The intricate wooden carvings upstairs in the Great Hall intrigued Merker most. “I remember putting my finger in the mouth of a carved lion and there were ridges inside,” she says. “They went down to the last detail.”
Every week, Merker crossed an immense wrought-iron threshold with her bags of groceries. The door was so heavy, she recalls, that it literally ushered visitors inside. “I used to pretend that the mansion was my house and that 200 guests were coming for the weekend,” she says in her best mock-patrician voice.
Today, the Marist Brothers use the Payne buildings and grounds that they still own to host children each week during the summer. Some of the kids have terminal cancer. Others are developmentally disabled. “It was nice to have a big, beautiful mansion,” Merker adds, “but the spirit of the work is the real draw.”
The Colonel’s stone barns enjoyed a brief incarnation as a restaurant called the Creamery and a confederation of quaint gift shops called Wildwycke Village. A microfilm service for hospitals took up residence in the Colonel’s chicken farm, but it too has relocated.
The Colonel’s legacy continues to ripple down through the ages. In an ironic footnote, the Turner painting that he gave his estranged nephew, Harry Payne Bingham, sold for $6.4 million at auction in 1980, fetching the highest price for any work of art at the time. “I’m just staggered,” said the owner, Flora Whitney Miller.
The Whitney family continued to prosper, in part because of the Colonel’s wealth. Payne Whitney and his descendants continue to give heavily to the Cornell Medical College. Subsequent Whitneys have other success stories, including ownership of the New York Mets.
Miss Larson was set up with millions in stocks by Payne before he died. But, according to Elizabeth Burroughs, she was deceived by swindlers and left only with the house in Staatsburgh that the Colonel had helped her purchase and the more modest income that Payne’s heirs gave her.

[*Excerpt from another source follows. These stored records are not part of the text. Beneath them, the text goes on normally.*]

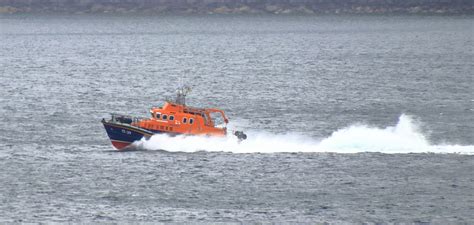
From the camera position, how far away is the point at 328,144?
304 ft

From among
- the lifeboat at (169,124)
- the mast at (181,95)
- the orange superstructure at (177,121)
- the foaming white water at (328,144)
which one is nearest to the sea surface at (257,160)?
the foaming white water at (328,144)

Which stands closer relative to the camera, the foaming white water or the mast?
the mast

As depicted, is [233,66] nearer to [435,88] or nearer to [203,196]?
[435,88]

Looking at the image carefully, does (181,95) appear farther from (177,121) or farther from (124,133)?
(124,133)

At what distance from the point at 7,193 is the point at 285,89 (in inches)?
2591

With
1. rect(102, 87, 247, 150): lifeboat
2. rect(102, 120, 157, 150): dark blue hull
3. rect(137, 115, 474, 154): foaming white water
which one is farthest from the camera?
rect(137, 115, 474, 154): foaming white water

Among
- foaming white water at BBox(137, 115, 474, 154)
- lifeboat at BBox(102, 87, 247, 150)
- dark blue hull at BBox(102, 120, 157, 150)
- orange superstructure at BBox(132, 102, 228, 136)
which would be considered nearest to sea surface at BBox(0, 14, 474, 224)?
foaming white water at BBox(137, 115, 474, 154)

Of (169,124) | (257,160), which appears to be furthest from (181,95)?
(257,160)

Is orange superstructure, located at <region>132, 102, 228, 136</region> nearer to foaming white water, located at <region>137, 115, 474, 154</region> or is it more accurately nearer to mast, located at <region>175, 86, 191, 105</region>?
mast, located at <region>175, 86, 191, 105</region>

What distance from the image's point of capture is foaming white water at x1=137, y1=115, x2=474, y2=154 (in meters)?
89.2

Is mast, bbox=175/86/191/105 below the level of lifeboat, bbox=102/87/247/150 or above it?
above

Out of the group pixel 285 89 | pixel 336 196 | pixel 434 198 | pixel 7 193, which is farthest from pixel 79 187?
pixel 285 89

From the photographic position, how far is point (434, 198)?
252 feet

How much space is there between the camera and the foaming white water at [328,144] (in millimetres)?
89188
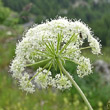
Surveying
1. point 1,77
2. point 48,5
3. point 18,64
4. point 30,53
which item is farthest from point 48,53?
point 48,5

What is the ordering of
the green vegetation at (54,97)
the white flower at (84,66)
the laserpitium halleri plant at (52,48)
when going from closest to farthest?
the laserpitium halleri plant at (52,48), the white flower at (84,66), the green vegetation at (54,97)

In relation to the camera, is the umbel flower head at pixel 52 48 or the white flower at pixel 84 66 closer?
the umbel flower head at pixel 52 48

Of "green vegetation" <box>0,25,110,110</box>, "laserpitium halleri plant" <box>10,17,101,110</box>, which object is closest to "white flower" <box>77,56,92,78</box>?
"laserpitium halleri plant" <box>10,17,101,110</box>

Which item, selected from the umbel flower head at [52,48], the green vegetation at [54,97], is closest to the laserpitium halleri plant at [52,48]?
the umbel flower head at [52,48]

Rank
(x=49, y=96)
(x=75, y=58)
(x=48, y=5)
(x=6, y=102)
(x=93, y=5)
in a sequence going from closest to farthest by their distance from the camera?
(x=75, y=58), (x=6, y=102), (x=49, y=96), (x=48, y=5), (x=93, y=5)

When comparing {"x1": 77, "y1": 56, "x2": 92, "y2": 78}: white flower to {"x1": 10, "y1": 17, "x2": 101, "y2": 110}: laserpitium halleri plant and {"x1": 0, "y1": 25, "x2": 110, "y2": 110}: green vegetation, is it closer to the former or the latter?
{"x1": 10, "y1": 17, "x2": 101, "y2": 110}: laserpitium halleri plant

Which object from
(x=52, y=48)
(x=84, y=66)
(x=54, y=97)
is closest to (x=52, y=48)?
(x=52, y=48)

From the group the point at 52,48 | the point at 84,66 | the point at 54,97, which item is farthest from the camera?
the point at 54,97

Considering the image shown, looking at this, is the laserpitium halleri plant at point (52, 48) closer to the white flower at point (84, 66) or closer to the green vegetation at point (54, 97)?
the white flower at point (84, 66)

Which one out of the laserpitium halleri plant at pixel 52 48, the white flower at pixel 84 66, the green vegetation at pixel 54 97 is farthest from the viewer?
the green vegetation at pixel 54 97

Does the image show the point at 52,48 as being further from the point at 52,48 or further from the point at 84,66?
the point at 84,66

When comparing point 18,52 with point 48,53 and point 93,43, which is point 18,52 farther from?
point 93,43
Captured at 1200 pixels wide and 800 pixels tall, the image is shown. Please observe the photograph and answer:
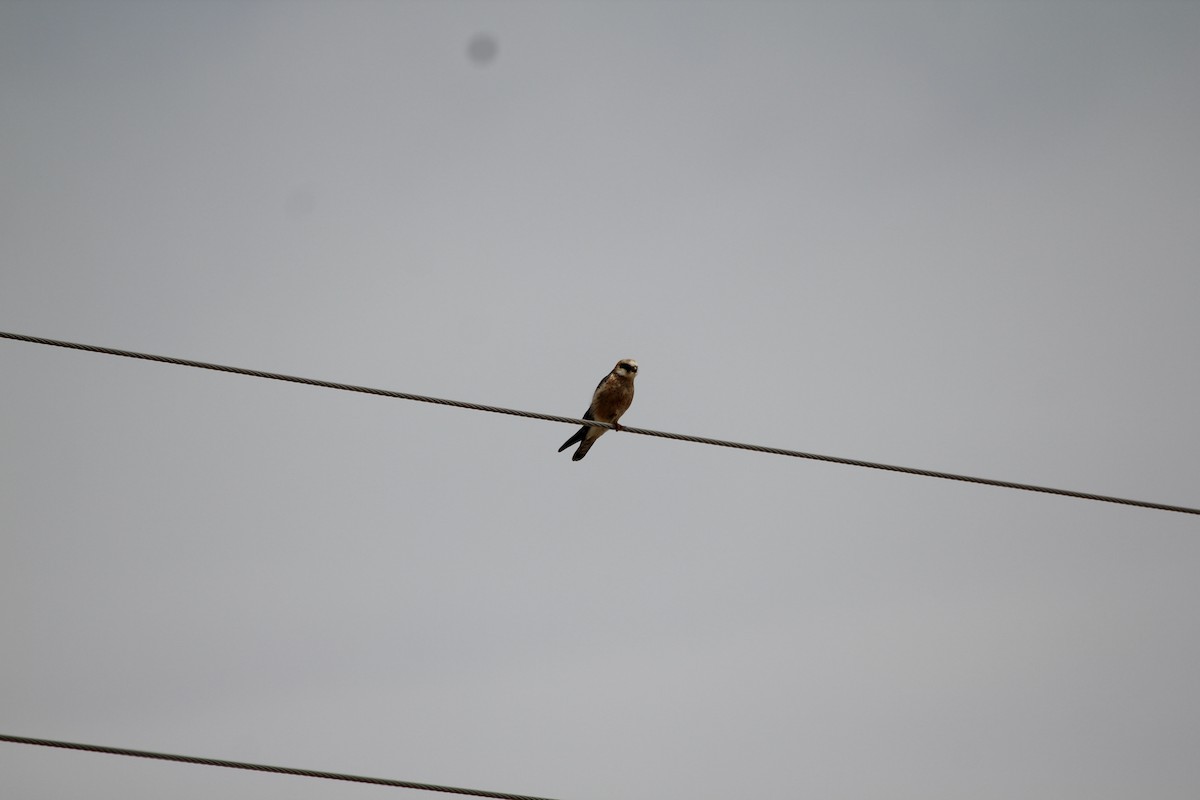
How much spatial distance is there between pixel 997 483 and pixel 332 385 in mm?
3419

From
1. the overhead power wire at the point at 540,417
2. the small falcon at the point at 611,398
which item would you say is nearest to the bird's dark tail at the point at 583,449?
the small falcon at the point at 611,398

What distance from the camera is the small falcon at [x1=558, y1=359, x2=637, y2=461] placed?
1061cm

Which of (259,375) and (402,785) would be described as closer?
(402,785)

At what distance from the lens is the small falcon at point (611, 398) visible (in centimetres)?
1061

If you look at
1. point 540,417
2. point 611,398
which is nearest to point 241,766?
point 540,417

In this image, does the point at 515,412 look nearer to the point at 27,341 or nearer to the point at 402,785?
the point at 402,785

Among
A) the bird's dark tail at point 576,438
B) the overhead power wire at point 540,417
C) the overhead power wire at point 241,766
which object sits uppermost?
the bird's dark tail at point 576,438

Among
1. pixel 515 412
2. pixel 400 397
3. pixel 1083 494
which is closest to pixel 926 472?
pixel 1083 494

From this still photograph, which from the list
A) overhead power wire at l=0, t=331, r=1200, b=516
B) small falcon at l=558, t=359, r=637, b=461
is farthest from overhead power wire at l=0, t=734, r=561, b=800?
small falcon at l=558, t=359, r=637, b=461

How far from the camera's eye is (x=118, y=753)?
3854mm

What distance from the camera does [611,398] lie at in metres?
10.6

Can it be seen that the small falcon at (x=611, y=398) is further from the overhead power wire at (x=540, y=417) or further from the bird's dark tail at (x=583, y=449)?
the overhead power wire at (x=540, y=417)

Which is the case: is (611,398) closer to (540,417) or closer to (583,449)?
(583,449)

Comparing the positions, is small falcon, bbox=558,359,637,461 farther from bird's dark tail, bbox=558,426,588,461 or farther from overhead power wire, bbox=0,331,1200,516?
overhead power wire, bbox=0,331,1200,516
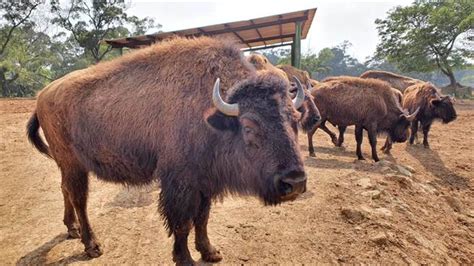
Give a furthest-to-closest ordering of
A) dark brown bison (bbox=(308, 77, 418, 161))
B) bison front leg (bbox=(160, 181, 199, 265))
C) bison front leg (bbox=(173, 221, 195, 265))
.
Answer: dark brown bison (bbox=(308, 77, 418, 161)) < bison front leg (bbox=(173, 221, 195, 265)) < bison front leg (bbox=(160, 181, 199, 265))

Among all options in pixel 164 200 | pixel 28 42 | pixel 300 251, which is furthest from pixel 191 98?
pixel 28 42

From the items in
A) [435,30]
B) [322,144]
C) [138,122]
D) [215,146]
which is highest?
[435,30]

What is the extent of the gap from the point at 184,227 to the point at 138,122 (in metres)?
1.18

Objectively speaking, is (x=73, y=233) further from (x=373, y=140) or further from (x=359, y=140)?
(x=373, y=140)

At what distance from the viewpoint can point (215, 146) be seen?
3.01 meters

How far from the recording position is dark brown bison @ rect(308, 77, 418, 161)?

The legendary Aphrodite had an even sadder fate. Not long before the Colonel died, he offered his favorite possession to the US Navy for wartime use. She was painted grey, and the contents of her Stanford White-designed interior were stored in a Long Island warehouse. Vincent Astor, whose great-uncle had owned Colonel Payne’s West Park estate before him, served as a junior officer on board. But while the Aphrodite was away, the Long Island warehouse burned, taking the Colonel’s memories with it.